The number of Minnesotans covered through small group health insurance policies jumped by 15 percent last year — roughly 40,000 people — halting a string of year-over-year enrollment declines stretching back to 2004.
Insurers say the increase is the latest example of how consumers have been moving back and forth between the markets for individual and small employer coverage as they try to handle price increases since major Affordable Care Act changes kicked in during 2014.
For those caught up in the shuffle, it's not a feel-good story.

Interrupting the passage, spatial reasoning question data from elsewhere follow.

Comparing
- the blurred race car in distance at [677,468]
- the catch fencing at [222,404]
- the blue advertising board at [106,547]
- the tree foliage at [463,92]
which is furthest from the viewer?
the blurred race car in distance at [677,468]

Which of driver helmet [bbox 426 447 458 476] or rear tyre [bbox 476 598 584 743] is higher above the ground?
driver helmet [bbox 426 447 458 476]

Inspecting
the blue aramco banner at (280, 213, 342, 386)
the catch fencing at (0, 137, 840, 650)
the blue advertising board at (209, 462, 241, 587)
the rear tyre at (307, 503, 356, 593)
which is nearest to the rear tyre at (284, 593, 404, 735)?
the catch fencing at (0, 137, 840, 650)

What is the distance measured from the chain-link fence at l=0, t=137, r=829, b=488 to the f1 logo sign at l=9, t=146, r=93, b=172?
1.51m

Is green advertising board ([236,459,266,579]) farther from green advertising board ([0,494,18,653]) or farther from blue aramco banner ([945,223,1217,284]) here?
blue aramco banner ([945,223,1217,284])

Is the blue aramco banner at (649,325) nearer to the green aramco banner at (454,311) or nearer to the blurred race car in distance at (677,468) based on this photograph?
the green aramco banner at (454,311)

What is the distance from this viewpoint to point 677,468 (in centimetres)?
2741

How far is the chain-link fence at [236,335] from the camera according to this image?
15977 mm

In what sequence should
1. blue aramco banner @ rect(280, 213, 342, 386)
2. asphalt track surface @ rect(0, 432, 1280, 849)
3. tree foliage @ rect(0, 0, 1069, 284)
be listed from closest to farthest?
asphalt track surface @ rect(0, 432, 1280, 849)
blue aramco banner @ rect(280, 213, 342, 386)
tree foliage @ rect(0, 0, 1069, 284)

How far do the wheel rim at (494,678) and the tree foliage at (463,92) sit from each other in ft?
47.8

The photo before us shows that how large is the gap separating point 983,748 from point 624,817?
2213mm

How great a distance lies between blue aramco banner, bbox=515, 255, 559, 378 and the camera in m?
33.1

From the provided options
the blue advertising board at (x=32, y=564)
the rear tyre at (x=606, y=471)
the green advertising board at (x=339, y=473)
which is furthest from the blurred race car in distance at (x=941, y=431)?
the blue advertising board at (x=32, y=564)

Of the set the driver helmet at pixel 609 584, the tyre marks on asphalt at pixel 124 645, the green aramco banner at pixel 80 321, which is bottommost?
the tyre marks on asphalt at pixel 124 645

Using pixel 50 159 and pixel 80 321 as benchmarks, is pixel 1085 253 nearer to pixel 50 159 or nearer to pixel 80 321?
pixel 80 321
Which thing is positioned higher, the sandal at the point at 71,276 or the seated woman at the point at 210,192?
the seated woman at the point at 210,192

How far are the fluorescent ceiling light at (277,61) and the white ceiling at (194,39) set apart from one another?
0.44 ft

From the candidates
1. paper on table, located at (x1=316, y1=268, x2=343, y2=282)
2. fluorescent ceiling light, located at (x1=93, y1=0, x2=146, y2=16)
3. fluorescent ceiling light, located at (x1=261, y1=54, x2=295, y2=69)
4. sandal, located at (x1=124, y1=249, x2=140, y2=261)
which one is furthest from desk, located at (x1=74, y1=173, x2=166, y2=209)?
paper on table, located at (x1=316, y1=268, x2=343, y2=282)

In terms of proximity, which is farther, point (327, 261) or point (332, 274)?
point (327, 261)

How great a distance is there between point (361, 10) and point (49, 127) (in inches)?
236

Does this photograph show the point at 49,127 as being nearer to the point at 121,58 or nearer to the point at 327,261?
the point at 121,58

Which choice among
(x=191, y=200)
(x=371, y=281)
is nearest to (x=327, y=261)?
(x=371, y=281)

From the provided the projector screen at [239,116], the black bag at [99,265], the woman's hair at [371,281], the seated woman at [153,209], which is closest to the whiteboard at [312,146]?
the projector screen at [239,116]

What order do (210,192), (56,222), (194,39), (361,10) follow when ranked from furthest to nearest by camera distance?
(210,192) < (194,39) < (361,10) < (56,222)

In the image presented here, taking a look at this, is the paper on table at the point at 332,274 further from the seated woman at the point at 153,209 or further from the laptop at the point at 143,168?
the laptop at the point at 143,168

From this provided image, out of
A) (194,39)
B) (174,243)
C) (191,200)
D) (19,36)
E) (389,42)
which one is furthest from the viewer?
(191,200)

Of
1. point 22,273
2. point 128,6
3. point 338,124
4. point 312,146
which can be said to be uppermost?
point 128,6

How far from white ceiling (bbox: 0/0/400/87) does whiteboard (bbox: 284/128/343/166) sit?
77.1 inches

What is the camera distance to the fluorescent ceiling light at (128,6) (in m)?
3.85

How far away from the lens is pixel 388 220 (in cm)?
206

"When care is so expensive, people will do whatever they can to make do," said Jim Schowalter, chief executive of the Minnesota Council of Health Plans, a trade group for health insurers.
During the first year under the law, many consumers shifted from small group health plans to insurance policies for individuals, because non-group plans at the time were underpriced and much less expensive than comparable coverage for small employers, said Paul Crowley, a senior vice president with Medica, a health plan based in Minnetonka.
Last year, the reverse was true. Price hikes and tight limits on doctor and hospital choices in the individual market prompted consumers to look for ways to jump back into the small group market.
"The smaller small businesses that dropped group coverage … a portion of them started coming back," Crowley said. He added that 2017 was "the first year since 2013 that individual prices for similar types of products were more expensive than small group."
The individual market primarily serves people under age 65 who are self-employed or work for a company that doesn't offer group coverage. It's a market that's seen major changes under the ACA, which stopped insurers from denying coverage to people with pre-existing conditions.